The Canadian Securities Administrators (CSA) has granted a two-week extension for the deadline to comment on its consultation on the proposed framework for an independent dispute resolution service with binding authority, presumably the Ombudsman for Banking Services and Investments (OBSI).
With the Sept. 29 deadline, the CSA seeks to give stakeholders and other interested parties enough time to review the proposal and give meaningful feedback, while ensuring timely progress with a critical policy initiative, according to the CSA’s news release.
The CSA reiterated that its consultation centres on the proposed oversight model and process refinements to the dispute resolution service for investor complaints.
The CSA urged stakeholders to submit their input by the new deadline.

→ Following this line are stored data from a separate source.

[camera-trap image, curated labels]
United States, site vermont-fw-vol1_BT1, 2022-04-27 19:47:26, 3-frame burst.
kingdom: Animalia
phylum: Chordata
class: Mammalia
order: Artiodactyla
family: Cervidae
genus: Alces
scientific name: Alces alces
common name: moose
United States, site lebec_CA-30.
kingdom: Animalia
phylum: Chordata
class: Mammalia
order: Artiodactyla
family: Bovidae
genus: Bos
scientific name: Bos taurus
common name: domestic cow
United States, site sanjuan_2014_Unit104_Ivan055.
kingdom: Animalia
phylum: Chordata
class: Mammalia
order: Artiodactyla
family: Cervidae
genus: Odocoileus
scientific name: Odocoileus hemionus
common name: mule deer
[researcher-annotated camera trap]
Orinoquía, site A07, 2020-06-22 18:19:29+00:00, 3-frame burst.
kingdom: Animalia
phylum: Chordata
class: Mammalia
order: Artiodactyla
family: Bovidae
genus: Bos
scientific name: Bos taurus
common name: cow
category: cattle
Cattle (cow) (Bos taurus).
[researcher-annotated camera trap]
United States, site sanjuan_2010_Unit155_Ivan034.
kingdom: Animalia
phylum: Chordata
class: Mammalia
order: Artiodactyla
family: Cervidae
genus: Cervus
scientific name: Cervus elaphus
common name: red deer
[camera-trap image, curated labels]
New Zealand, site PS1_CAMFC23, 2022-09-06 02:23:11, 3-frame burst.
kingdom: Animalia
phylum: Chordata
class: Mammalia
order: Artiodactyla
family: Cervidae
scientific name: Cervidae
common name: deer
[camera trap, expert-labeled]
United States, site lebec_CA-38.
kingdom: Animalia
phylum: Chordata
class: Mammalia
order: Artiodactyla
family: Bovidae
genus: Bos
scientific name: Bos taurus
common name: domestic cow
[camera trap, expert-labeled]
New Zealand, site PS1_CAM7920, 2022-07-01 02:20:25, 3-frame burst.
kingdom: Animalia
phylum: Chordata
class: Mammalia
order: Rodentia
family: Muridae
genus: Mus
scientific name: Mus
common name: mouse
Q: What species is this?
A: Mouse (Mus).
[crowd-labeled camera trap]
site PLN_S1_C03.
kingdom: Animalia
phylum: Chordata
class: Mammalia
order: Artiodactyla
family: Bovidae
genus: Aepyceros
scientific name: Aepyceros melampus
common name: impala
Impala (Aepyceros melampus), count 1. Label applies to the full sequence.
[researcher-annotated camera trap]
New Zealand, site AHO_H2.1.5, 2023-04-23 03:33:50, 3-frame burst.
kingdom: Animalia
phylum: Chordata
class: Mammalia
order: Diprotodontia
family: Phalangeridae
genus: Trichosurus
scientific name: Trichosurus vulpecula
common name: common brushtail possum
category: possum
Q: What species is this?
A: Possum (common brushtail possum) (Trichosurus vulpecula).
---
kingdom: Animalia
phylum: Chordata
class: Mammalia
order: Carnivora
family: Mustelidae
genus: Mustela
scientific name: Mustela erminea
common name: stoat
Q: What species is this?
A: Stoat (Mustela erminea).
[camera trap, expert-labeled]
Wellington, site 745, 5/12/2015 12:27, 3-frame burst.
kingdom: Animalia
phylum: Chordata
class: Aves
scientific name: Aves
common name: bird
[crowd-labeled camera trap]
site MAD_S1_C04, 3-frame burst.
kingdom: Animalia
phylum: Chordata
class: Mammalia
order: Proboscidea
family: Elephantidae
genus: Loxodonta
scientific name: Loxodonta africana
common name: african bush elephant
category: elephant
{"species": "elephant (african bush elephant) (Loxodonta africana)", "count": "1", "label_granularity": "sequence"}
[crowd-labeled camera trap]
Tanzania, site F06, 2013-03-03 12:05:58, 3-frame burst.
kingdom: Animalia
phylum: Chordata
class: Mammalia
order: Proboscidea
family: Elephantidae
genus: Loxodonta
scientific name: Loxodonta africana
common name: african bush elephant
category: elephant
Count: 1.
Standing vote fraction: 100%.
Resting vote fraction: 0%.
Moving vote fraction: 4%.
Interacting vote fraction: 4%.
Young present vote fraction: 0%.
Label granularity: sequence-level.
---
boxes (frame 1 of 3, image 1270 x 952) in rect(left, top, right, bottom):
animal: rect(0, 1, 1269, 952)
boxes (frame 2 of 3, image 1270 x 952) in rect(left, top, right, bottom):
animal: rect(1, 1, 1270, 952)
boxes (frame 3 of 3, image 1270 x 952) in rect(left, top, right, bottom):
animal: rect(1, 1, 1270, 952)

The CSA noted that the imposition of a final framework would depend on whether the different provincial and territorial governments would enact enabling legislation.
Background
In its news release, the CSA shared that it published its proposed oversight model and process refinements on July 15. The CSA initially provided a 60-day consultation with the deadline of Sept. 15.
According to the CSA’s July 15 news release, the consultation covered its plans for:
- an oversight model to balance between OBSI’s independence and accountability
- refinements to the review and decision stage of the dispute resolution process
- changes to the second-stage review of the dispute resolution process for OBSI compensation recommendations for $75,000 and over, with OBSI obligated to appoint external decision-makers to review recommendations before finalizing the decision
“Introducing binding authority for investment complaints is important to ensure investors have the ability to seek access to an impartial, fair and efficient dispute resolution process, and to give more certainty to businesses over the outcome of claims,” said Stan Magidson, chair of the CSA and chair and CEO of the Alberta Securities Commission, in the prior news release.
Magidson added that the proposed changes were meant to update the structure of Canada’s capital markets and streamline the complaints process, which would ultimately benefit investors and businesses.
In its notice and request for comment, the CSA suggested that stakeholders could respond to the following specific questions:
- Is $75,000 an appropriate threshold amount to require OBSI to appoint an external decision-maker or a panel of external decision-makers at the second stage?
- Does setting a monetary threshold for the requirement to appoint an external decision-maker at stage two impact the accessibility of the proposed framework for investors?
- What are the potential advantages and disadvantages of permitting OBSI to appoint senior OBSI staff not involved in the first-stage process to a panel conducting the second-stage process in cases that meet or exceed the proposed monetary threshold, if the majority of the panel comprises external decision makers?
- Does the oversight framework strike the appropriate balance between ensuring OBSI’s accountability and maintaining OBSI’s organizational and decision-making independence?
- What would the impact be of maintaining OBSI’s current six-year limitation period?
As the council of the country’s securities regulators, the CSA works to coordinate and harmonize regulations for the Canadian capital markets.